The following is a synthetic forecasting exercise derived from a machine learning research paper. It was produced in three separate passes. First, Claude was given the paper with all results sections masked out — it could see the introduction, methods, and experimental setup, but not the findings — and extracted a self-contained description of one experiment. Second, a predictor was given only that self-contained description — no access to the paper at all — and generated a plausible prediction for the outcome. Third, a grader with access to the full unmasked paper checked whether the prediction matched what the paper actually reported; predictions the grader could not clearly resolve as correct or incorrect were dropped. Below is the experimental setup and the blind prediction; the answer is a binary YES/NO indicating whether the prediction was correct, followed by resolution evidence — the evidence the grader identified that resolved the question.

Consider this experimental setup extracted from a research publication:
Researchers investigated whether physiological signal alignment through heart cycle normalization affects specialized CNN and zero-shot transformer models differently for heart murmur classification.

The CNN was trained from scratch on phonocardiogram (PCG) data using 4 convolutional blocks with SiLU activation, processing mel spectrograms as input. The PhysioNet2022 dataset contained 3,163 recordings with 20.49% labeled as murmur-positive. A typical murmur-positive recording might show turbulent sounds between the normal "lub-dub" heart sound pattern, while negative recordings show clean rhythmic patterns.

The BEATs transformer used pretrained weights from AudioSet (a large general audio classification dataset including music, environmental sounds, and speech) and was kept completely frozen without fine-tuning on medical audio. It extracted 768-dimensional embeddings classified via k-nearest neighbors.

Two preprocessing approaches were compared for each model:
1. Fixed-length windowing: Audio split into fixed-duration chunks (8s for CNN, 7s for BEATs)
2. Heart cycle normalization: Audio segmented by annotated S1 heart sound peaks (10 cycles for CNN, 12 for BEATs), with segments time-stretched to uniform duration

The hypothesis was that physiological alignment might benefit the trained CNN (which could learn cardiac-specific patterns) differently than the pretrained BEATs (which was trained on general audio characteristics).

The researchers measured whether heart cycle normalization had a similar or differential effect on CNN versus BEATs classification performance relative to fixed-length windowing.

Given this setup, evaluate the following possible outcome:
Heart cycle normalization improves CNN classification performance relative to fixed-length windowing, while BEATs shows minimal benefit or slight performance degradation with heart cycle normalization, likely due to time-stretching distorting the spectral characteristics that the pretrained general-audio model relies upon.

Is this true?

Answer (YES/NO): NO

####

What the task asks:
Every line from the start of the listing through the line with "Researchers investigated whether" should be reproduced exactly, and no other line.

Response to this task:
The following is a synthetic forecasting exercise derived from a machine learning research paper. It was produced in three separate passes. First, Claude was given the paper with all results sections masked out — it could see the introduction, methods, and experimental setup, but not the findings — and extracted a self-contained description of one experiment. Second, a predictor was given only that self-contained description — no access to the paper at all — and generated a plausible prediction for the outcome. Third, a grader with access to the full unmasked paper checked whether the prediction matched what the paper actually reported; predictions the grader could not clearly resolve as correct or incorrect were dropped. Below is the experimental setup and the blind prediction; the answer is a binary YES/NO indicating whether the prediction was correct, followed by resolution evidence — the evidence the grader identified that resolved the question.

Consider this experimental setup extracted from a research publication:
Researchers investigated whether physiological signal alignment through heart cycle normalization affects specialized CNN and zero-shot transformer models differently for heart murmur classification.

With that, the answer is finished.